In this post, Thibault Duplay and I present you our second Post of a Medium Serie about our summer intership at NYU Langone Health - Originally published on Medium
Feel free to leave Comments and Claps!
We are Selim Amrouni and Thibault Duplay, current students in Operations Research at Columbia University. Feel free to contact us by email (Selim/Thibault) or on our LinkedIn (Selim Amrouni/Thibault Duplay) accounts if you have any question.
In this Medium series, we will present our work as Research Interns this Summer 2018 at NYU Langone Health.
Part. 1 was about the general presentation of the problem and a description of the hospital processes.
This article (Part. 2) will be focused on the model used for predicting the hospital occupancy. So, here we go into the core of the project!
Inpatients are already into NYU Langone premises. As they are already admitted, the unique goal is to predict their discharge date. Then, by summing the discharges within each NU, we can retrieve the number of patients within the NU.
Predict every day what is the remaining LoS of the patient
Two approaches can be implemented to predict the discharges of the patients. First, we can try to forecast directly the patient LoS at the moment of the admission (example: 3 days, 4 days…). However, the discharge of the patient is very unpredictable and the estimated discharge date changes several times during the patient care process. Indeed, the patient’s body reactions are uncertain and nobody knows exactly how long the patient will stay, what will be the future treatments, etc… So, a second approach is to predict every day what is the remaining LoS of the patient. This is the approach we adopted.
Also, predicting the discharge date can be seen both as a regression or a classification problem.
Due to the granularity required by the CTC team, we opted for a classification approach.
In the regression problem, the goal is to predict the right amount of time remaining in the hospital. However, due to the granularity required by the CTC team, we opted for a classification approach. Indeed, for an operational point of view, the importance is to know every day the occupancy of the hospital but they do not care about the exact time of the discharge. After several reviews with the team, in addition to the day, we realized that an important information to know for them is if the discharge will happen before noon (12:00 PM). Indeed, knowing if a bed is a Discharge Before Noon **(DBN) enables the team to directly re-attributes this bed during the afternoon. Then, there is no under-occupancy of the bed which will host of the patient during the night. That is why we turned the regression problem to a classification one. We **split the time into seven twelve-hours slots going from** “0–12h”** to “+72h”. For example, if a patient belongs to the class “24–36h”, it means his remaining LoS is between 24 and 36 hours. So, the problem of predicting the number of inpatients in the hospital is turned into a supervised seven classes classification problem.
The dataset used for this task is the Current Census. It is the snapshot view of the hospital with about two hundreds of features. However, due to a data leak of future data in the past data (the past data of a patient are overwritten by the last entries), we were not able to use these features. Hopefully, after several meetings with the I.T. team and thanks to their amazing work, we started the capture and storage of this Current Census dataset four times a day. Thus, we hope we will be able to try and test our methodology in future work.

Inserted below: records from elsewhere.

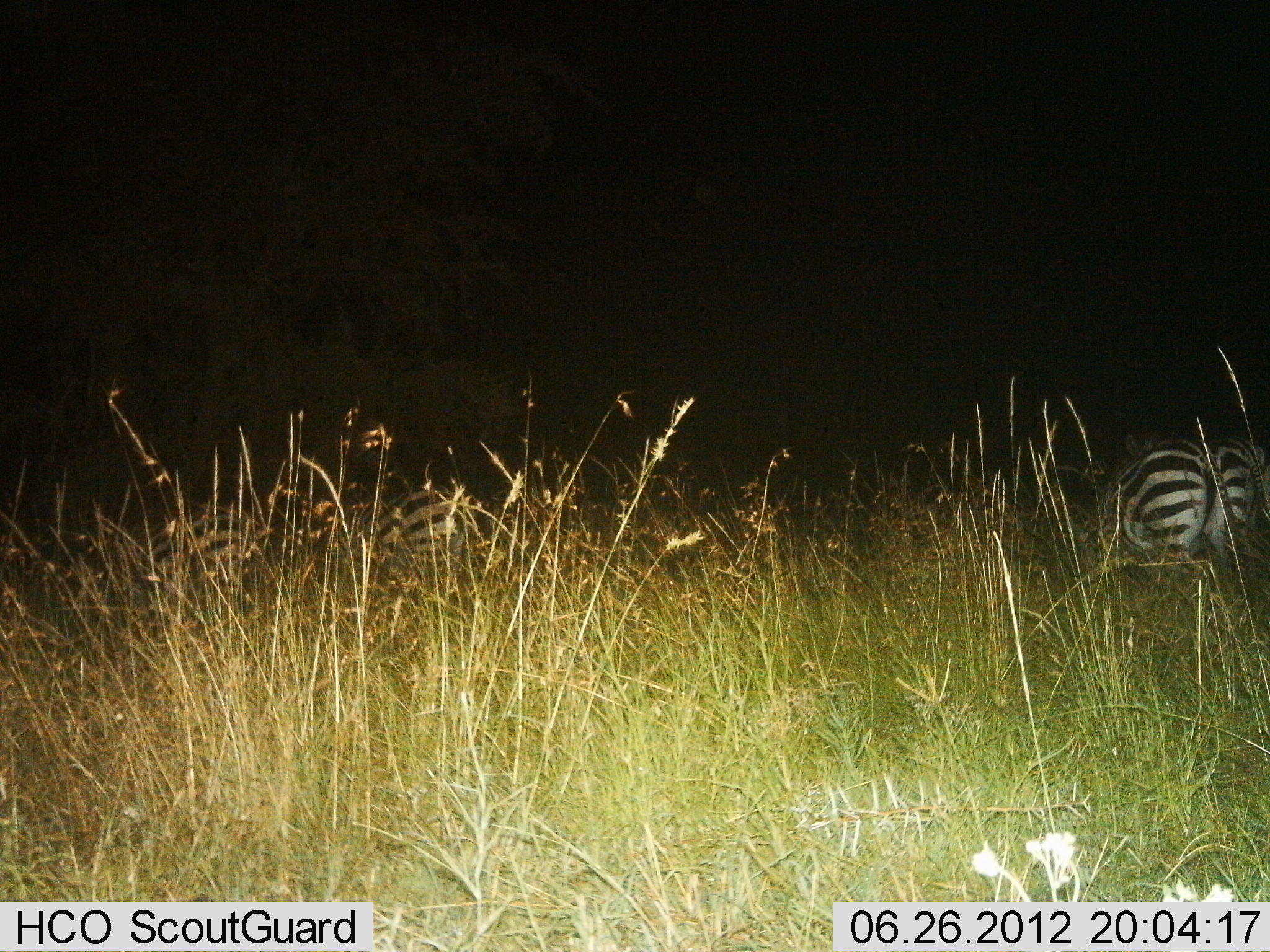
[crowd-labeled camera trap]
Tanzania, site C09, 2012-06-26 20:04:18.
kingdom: Animalia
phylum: Chordata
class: Mammalia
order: Perissodactyla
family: Equidae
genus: Equus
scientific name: Equus quagga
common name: plains zebra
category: zebra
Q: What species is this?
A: Zebra (plains zebra) (Equus quagga).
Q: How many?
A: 3.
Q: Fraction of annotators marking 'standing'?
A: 40%.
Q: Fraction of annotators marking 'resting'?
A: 20%.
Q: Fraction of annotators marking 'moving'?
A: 0%.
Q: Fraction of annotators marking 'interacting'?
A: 0%.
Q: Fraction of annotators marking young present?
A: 0%.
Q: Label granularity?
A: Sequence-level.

At first glance, because we don’t have access to historical data, we were only able to use one feature for our inpatients model: the estimated discharge data given by the physician. Indeed, the physician during its daily patient tour updates the estimated discharge date of the patient.
Given the estimated discharge date by the physician and the current time, we can compute the remaining Length of Stay of the patient. Then, knowing the remaining amount of time the patient will stay, we can attribute each patient to the category it belongs. The last step is counting, within each NU, the number of patients belonging to each category in order to know the number of discharges.
Results
This scatters plot of the Actual Remaining LoS vs. Expected Remaining LoS demonstrates the inefficiency of the physician prediction. Based on this observation, we tried to develop a supervised learning classification algorithm.
The Placement Matrix assigns a type of medicine and a level of care to a NU.
We can see that in some cases there are listings of NU ( 1), 2) … ). This describes an order of NU filling, if “1)” is full then put the patient in “2)” and so on. We can also observe that sometimes depending on the team of surgeons or the type of the day (weekdays, weekends or holidays) the placement can change.
We had to interpret raw texts…
The format is not thought to be used by machines but by the human employees. We had to interpret raw texts. Sometimes the names of the NU differ a bit for the same NU. We needed to find a method that dealt with these difficulties, we could not code a simple mapping for that particular Placement Matrix. Indeed the Placement Matrix is often changing, we needed to perform an algorithm robust to these changes.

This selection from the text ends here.